Repository files navigation

Improving Hash Table Performance

Abstract

In this article I describe some methods for optimizing hash table written in C.

Introduction

I worked with a hash table that can be used like a dictionary. By a word, we can get the translation of that word, the goal is to reduce this time. In this work I used both algorithmic and low-level optimization methods. Also I worked with hash table with separate chaining and for "chains" I used my own structure List.

Analysis

Machine: 4xIntel® Core™ i5-6200U Processor
Profiler: Intel® VTune™
Disassembler: objdump

For testing speed I used a function that gets each word in the dictionary (160,000 words) 1000 times. When starting the test, only the profiler was launched (IDE is also disabled) to minimize the influence of other programs on the processor. This is necessary so that the time spent on constructing the table and on other side functions is minimal. It is also important not to call the same words several times in a row because people rarely translate the same words several times. In this way we break the cache, but we get more realistic conditions. Here speed test code:

void SpeedTest(HashTable *hash_table, DoubleWord *translates, size_t words_count)
{
    for (int j = 0; j < 1000; j++)
    for (size_t i = 0; i < words_count; i++)
            HashTable_get(hash_table, translates[i].primary_word);
}

DoubleWord it's a structure that have only two fields: primary_word(const char*) and translated_word(const char*).
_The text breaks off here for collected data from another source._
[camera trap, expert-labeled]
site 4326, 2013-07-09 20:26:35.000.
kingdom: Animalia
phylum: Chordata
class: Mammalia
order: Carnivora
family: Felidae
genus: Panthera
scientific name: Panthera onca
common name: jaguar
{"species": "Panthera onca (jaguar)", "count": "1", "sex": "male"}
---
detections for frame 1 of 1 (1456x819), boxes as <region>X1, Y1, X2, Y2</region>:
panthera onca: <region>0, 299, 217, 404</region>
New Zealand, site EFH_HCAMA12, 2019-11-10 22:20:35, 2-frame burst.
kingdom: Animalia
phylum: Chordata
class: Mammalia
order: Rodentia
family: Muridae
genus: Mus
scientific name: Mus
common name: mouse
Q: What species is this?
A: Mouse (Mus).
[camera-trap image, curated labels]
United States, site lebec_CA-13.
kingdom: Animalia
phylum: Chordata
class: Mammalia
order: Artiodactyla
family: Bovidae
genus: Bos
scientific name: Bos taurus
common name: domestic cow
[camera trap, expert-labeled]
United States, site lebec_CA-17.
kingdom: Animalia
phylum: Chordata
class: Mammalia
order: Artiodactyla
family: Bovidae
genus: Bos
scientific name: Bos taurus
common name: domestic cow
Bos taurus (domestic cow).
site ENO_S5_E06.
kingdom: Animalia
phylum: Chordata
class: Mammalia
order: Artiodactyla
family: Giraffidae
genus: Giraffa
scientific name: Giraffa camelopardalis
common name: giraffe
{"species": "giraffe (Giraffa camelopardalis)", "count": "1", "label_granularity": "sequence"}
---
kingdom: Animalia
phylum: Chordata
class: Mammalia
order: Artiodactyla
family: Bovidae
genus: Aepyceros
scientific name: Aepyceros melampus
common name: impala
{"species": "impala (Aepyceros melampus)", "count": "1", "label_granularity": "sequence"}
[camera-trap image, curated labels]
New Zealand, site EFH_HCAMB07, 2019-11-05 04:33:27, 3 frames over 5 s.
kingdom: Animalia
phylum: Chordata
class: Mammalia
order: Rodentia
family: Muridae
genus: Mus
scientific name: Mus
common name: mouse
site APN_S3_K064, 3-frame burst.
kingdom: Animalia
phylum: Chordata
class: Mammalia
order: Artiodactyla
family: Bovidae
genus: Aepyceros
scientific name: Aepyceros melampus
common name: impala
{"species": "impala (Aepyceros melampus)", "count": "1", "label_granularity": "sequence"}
And of course before speed test I tested hash table for correctness.

Optimization

Load factor optimization

In a hash table with separate chaining the load factor is the maximum ratio of the numbers of elements in the table to the number of bucket (Bucket it's one chain). Of course it should be less than 1 and in general the lower this number, the less collisions, and hence the faster work time (A collision is an equality of data keys, that is, two or more objects are in the same bucket). Below is a plot of the dependence of the hash table operation time depending on the size/capacity:

Plot

Figure 1

The plot shows that the load factor affects the speed of work. But the less the load factor, the more memory you have to spend on empty buckets. It is necessary to choose the optimal value for memory and speed. So I decided that a load factor of 0.7 is ideal for my hash table.
Load factor selection it is an algorithmic optimization. You don't need to think about how the hash table works.
First benchmark with total time 54.160s:

Vtune1

Figure 2

Get function optimization

As you can see on the Figure 2 the most significant function is get. This is how get function looked before:

ValueType* HashTable_get(HashTable *ths, KeyType key)
{
    unsigned long long new_hash = HashingFunction(key);

    My_list<HashTableEl> *curr_bucket = &(ths->buckets[new_hash % ths->capacity]);
    size_t curr_size = curr_bucket->size;

    list_iterator iter = {};
    iter = curr_bucket->begin();

    for (size_t i = 0; i < curr_size; i++, curr_bucket->iter_increase(iter))
    {
        if (!strcmp(key, (*curr_bucket)[iter].key))
            return &((*curr_bucket)[iter].value);
    }

    return NULL;
}

This is very slow function because of cycle and iteration on list. And this is how this function has looked disassembled:

...
    mov    QWORD PTR [rbp-0x8],rax
    xor    eax,eax
    mov    rax,QWORD PTR [rbp-0x40]
    mov    rdi,rax
    call   1229 <_Z16hashing_functionPKc>
    mov    QWORD PTR [rbp-0x20],rax
    mov    rax,QWORD PTR [rbp-0x38]
    mov    rsi,QWORD PTR [rax+0x10]
    mov    rax,QWORD PTR [rbp-0x38]
    mov    rcx,QWORD PTR [rax]
    mov    rax,QWORD PTR [rbp-0x20]
    mov    edx,0x0
    div    rcx
    mov    rax,rdx
    shl    rax,0x6
    add    rax,rsi
    mov    QWORD PTR [rbp-0x18],rax
...

As you can see there's a lot of memory access (to get structures fields). And also I decided to break an abstraction. To reduce the running time, I access memory directly (to get a List item). That is, I am not using iterators. And having figured out the structures, I rewrote this function in assembly (There's a lot of important things in C calling conventions and about it you can read here). And this is how it looks now:

HashTable_get:
    push rbx

    mov r8, rdi ; r8 = hash_table ptr
    mov r9, rsi ; r9 = char ptr

    mov rdi, r9
    push r9
    push r8
    call HashingFunction ; rax = hash
    pop r8
    pop r9

    mov rcx, [r8]        ; rcx = capacity
    xor rdx, rdx

    div rcx 
    mov rax, rdx
    shl rax, 0x6
    add rax, QWORD [r8 + 0x10] ; rax = curr bucket
    
    mov r10, rax               ; r10 = curr bucket
    mov r11, [r10 + 0x18]      ; r11 = curr size
    
    xor rcx, rcx               ; rcx = counter
...

And here you can see here profiler results for this version of the hash table with upgraded function get:

Vtune2

Figure 3

And total time is 50.042s. As you can see on Figure 3 hashing function is very slow and in the next step I improved it.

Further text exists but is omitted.